Start Data for this exercise

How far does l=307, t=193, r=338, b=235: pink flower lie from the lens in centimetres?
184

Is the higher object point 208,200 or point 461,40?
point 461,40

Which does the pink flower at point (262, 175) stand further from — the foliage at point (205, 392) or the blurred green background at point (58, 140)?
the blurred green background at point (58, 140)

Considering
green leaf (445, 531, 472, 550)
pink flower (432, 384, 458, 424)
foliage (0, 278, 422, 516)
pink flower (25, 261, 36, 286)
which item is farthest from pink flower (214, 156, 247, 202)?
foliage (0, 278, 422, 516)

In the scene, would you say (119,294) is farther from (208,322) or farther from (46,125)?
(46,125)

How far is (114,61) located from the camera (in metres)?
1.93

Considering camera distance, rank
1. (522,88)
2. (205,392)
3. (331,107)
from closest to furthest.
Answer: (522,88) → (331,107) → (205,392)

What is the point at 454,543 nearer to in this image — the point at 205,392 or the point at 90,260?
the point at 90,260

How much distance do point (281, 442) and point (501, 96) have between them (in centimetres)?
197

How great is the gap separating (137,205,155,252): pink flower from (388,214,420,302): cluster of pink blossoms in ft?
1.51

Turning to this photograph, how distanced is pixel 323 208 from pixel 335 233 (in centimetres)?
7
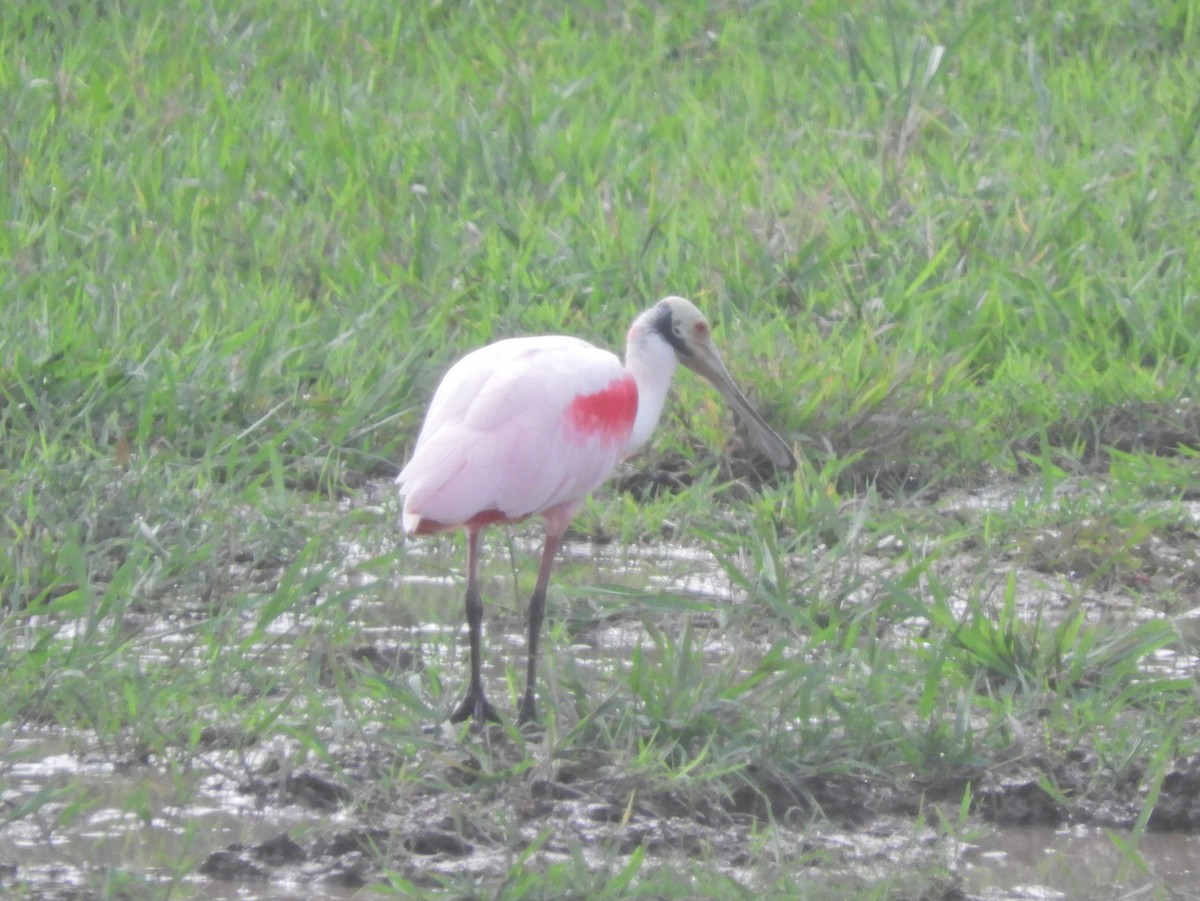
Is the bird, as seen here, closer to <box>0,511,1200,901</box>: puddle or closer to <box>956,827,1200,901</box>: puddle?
<box>0,511,1200,901</box>: puddle

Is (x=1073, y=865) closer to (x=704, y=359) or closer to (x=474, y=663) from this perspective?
(x=474, y=663)

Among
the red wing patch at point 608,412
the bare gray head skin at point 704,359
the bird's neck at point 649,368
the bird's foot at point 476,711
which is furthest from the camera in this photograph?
the bare gray head skin at point 704,359

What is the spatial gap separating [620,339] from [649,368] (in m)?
1.40

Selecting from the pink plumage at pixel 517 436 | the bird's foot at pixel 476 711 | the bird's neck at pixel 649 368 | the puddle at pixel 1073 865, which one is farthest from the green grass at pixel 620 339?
the bird's neck at pixel 649 368

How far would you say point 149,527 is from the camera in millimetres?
4746

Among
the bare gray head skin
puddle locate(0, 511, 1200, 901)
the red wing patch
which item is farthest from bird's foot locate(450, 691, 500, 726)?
the bare gray head skin

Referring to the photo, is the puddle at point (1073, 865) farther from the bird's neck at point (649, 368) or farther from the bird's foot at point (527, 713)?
the bird's neck at point (649, 368)

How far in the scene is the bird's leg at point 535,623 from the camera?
3990 millimetres

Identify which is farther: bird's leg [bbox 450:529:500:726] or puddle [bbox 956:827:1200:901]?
bird's leg [bbox 450:529:500:726]

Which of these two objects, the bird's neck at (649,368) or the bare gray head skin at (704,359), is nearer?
the bird's neck at (649,368)

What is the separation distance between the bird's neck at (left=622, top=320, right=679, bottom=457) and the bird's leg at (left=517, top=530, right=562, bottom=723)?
0.44 m

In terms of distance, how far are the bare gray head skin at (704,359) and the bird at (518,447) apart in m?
0.36

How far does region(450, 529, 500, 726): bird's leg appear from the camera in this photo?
12.9ft

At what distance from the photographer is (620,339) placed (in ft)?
20.4
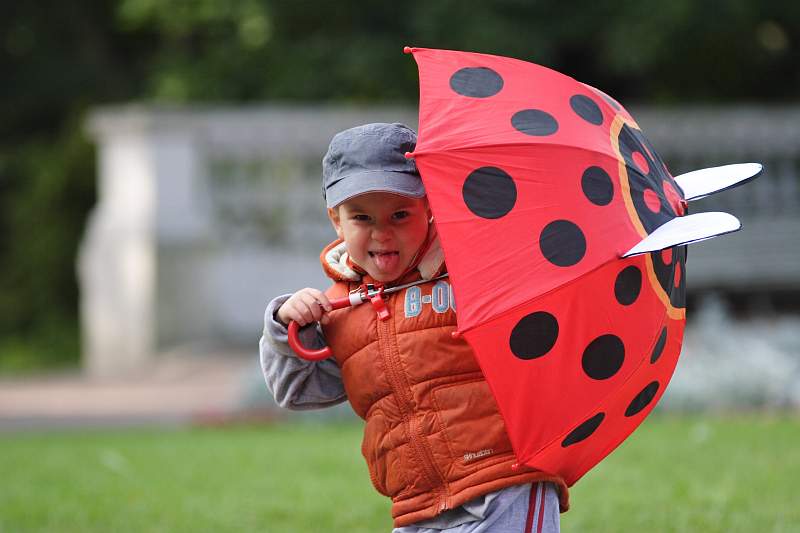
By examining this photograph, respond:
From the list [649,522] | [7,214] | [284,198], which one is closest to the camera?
[649,522]

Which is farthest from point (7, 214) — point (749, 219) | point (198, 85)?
point (749, 219)

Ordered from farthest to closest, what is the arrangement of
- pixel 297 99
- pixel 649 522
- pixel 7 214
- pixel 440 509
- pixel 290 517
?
pixel 7 214 → pixel 297 99 → pixel 290 517 → pixel 649 522 → pixel 440 509

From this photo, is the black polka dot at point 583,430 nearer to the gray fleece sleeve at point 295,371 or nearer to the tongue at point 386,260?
the tongue at point 386,260

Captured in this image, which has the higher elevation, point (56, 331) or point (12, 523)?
point (56, 331)

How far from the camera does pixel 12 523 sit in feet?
19.4

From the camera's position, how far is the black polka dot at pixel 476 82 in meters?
3.18

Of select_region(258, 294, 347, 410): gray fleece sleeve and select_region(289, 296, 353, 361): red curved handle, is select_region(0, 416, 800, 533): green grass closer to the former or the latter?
select_region(258, 294, 347, 410): gray fleece sleeve

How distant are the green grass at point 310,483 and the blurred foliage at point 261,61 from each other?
22.4 feet

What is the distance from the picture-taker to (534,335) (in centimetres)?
308

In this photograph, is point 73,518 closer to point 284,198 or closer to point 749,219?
point 284,198

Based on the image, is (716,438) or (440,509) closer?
(440,509)

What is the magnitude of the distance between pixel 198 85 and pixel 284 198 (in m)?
3.07

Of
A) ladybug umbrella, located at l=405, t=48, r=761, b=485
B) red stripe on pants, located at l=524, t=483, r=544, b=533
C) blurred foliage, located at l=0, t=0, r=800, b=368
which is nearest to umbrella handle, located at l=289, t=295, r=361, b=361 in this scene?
ladybug umbrella, located at l=405, t=48, r=761, b=485

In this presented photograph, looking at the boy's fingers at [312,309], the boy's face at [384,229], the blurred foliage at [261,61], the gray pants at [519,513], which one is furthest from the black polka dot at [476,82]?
the blurred foliage at [261,61]
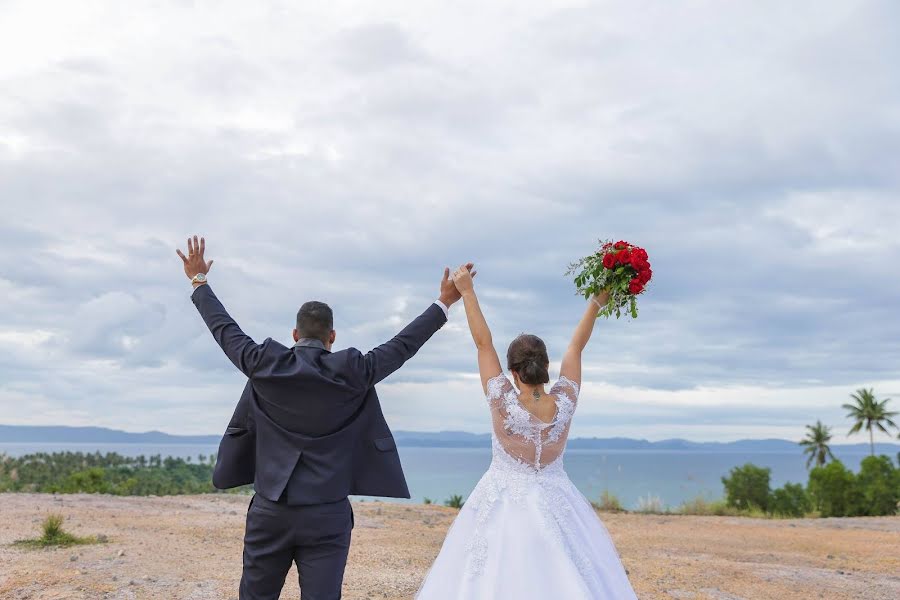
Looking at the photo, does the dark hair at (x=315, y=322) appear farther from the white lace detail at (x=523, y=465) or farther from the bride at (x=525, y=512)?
the white lace detail at (x=523, y=465)

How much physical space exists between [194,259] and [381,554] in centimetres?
818

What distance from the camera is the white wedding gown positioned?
16.8ft

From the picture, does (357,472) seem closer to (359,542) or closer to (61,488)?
(359,542)

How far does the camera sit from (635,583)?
1112 cm

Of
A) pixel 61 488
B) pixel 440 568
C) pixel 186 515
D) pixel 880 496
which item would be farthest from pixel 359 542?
pixel 880 496

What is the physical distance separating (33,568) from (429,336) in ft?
26.0

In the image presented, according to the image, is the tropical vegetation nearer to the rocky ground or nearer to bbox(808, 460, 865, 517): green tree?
the rocky ground

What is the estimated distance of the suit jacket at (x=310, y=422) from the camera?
4727 mm

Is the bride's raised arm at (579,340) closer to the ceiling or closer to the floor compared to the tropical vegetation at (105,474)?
closer to the ceiling

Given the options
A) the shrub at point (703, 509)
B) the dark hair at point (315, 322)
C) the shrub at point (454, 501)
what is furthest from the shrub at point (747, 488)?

End Data for this exercise

Change every "centimetres" in the entries above to "centimeters" and leave everything else as it is. Give all the entries again without the pictures.

* Exercise result
How far does l=307, t=193, r=338, b=235: pink flower lie from the lens in centimeters?
184

Is the higher object point 208,200 or point 461,40?
point 461,40

Which does the pink flower at point (262, 175) stand further from — the foliage at point (205, 392) or the blurred green background at point (58, 140)?
the blurred green background at point (58, 140)

Considering
green leaf (445, 531, 472, 550)
pink flower (432, 384, 458, 424)
foliage (0, 278, 422, 516)
pink flower (25, 261, 36, 286)
which item is farthest from pink flower (214, 156, 247, 202)?
foliage (0, 278, 422, 516)

In the scene, would you say (119,294) is farther from (208,322) or farther from (46,125)?
(46,125)

How far is (114,61) located from the camera (in metres)?
1.93

Considering camera distance, rank
1. (522,88)
2. (205,392)
3. (331,107)
from closest to furthest.
Answer: (522,88) → (331,107) → (205,392)

What is the point at 454,543 nearer to in this image — the point at 205,392 or the point at 90,260?
the point at 90,260

How much distance do point (281, 442) and point (501, 96) have between them (in centimeters)?
197

How great is the gap separating (137,205,155,252): pink flower from (388,214,420,302): cluster of pink blossoms in ft?
1.51

Turning to this photograph, how distanced is pixel 323 208 from pixel 335 233 (in centimeters)?
7
Is the bird, as seen here, closer to <box>0,511,1200,901</box>: puddle or closer to <box>956,827,1200,901</box>: puddle?
<box>0,511,1200,901</box>: puddle

Is (x=1073, y=865) closer to (x=704, y=359) or closer to (x=474, y=663) from this perspective?
(x=474, y=663)

Among
the red wing patch at point 608,412
the bare gray head skin at point 704,359
the bird's neck at point 649,368
the bird's foot at point 476,711
which is furthest from the camera in this photograph?
the bare gray head skin at point 704,359

What is the spatial gap separating [620,339] from [649,368] (in m)?
1.40

Selecting from the pink plumage at pixel 517 436 | the bird's foot at pixel 476 711 | the bird's neck at pixel 649 368 | the puddle at pixel 1073 865, which one is farthest from the green grass at pixel 620 339?
the bird's neck at pixel 649 368

How far would you say point 149,527 is from the camera in millimetres?
4746

Among
the bare gray head skin
puddle locate(0, 511, 1200, 901)
the red wing patch
which item is farthest from bird's foot locate(450, 691, 500, 726)?
the bare gray head skin

Referring to the photo, is the puddle at point (1073, 865) farther from the bird's neck at point (649, 368) or farther from the bird's foot at point (527, 713)?
the bird's neck at point (649, 368)

How far in the scene is the bird's leg at point 535,623 from the camera?
3990 millimetres

Identify which is farther: bird's leg [bbox 450:529:500:726] or puddle [bbox 956:827:1200:901]?
bird's leg [bbox 450:529:500:726]

Which of these two objects, the bird's neck at (649,368) or the bare gray head skin at (704,359), is nearer?
the bird's neck at (649,368)

What is the separation distance between the bird's neck at (left=622, top=320, right=679, bottom=457) and the bird's leg at (left=517, top=530, right=562, bottom=723)?
0.44 m

In terms of distance, how far are the bare gray head skin at (704,359) and the bird at (518,447) apart in m?
0.36

How far does region(450, 529, 500, 726): bird's leg appear from the camera in this photo?
12.9ft

At what distance from the photographer is (620,339) placed (in ft)?
20.4
By examining this photograph, respond:
From the list [649,522] | [7,214] | [284,198], which one is closest to the camera?
[649,522]

Which is farthest from point (7, 214) — point (749, 219) | point (198, 85)?
point (749, 219)

Ordered from farthest to closest, what is the arrangement of
- pixel 297 99
- pixel 649 522
- pixel 7 214
- pixel 440 509
- pixel 290 517
?
pixel 7 214 → pixel 297 99 → pixel 290 517 → pixel 649 522 → pixel 440 509

From this photo, is the black polka dot at point 583,430 nearer to the gray fleece sleeve at point 295,371 or nearer to the tongue at point 386,260?
the tongue at point 386,260

Captured in this image, which has the higher elevation, point (56, 331) or point (12, 523)?
point (56, 331)

How far from the camera does pixel 12 523 sit in feet?
19.4

From the camera's position, how far is the black polka dot at pixel 476 82 in meters?
3.18

Of select_region(258, 294, 347, 410): gray fleece sleeve and select_region(289, 296, 353, 361): red curved handle, is select_region(0, 416, 800, 533): green grass closer to the former or the latter?
select_region(258, 294, 347, 410): gray fleece sleeve

How distant are the green grass at point 310,483 and the blurred foliage at point 261,61 from each other?
22.4 feet

What is the distance from the picture-taker to (534,335) (in centimeters)?
308

In this photograph, is point 73,518 closer to point 284,198 or closer to point 749,219?
point 284,198

Based on the image, is (716,438) or (440,509) closer?
(440,509)

What is the magnitude of the distance between pixel 198 85 and pixel 284 198 (in m)?
3.07

Of
A) ladybug umbrella, located at l=405, t=48, r=761, b=485
B) red stripe on pants, located at l=524, t=483, r=544, b=533
C) blurred foliage, located at l=0, t=0, r=800, b=368
which is nearest to umbrella handle, located at l=289, t=295, r=361, b=361 in this scene?
ladybug umbrella, located at l=405, t=48, r=761, b=485

In this presented photograph, looking at the boy's fingers at [312,309], the boy's face at [384,229], the blurred foliage at [261,61], the gray pants at [519,513], which one is furthest from the black polka dot at [476,82]?
the blurred foliage at [261,61]
Looking at the photo, does the dark hair at (x=315, y=322) appear farther from the white lace detail at (x=523, y=465) or farther from the bride at (x=525, y=512)?
the white lace detail at (x=523, y=465)

How much physical space exists between [194,259] and [381,554] in centimeters?
818

What distance from the camera is the white wedding gown positioned?
16.8ft

From the picture, does (357,472) seem closer to (359,542) or closer to (61,488)?
(359,542)

How far does the camera sit from (635,583)?
1112 cm

Of
A) pixel 61 488
B) pixel 440 568
C) pixel 186 515
D) pixel 880 496
which item would be farthest from pixel 359 542?
pixel 880 496

What is the physical distance separating (33,568) from (429,336) in ft?
26.0

In the image presented, according to the image, is the tropical vegetation nearer to the rocky ground or nearer to bbox(808, 460, 865, 517): green tree?
the rocky ground

What is the estimated distance of the suit jacket at (x=310, y=422) from the camera?
4727 mm

Is the bride's raised arm at (579,340) closer to the ceiling or closer to the floor compared to the tropical vegetation at (105,474)?
closer to the ceiling

Given the options
A) the shrub at point (703, 509)
B) the dark hair at point (315, 322)
C) the shrub at point (454, 501)
what is furthest from the shrub at point (747, 488)?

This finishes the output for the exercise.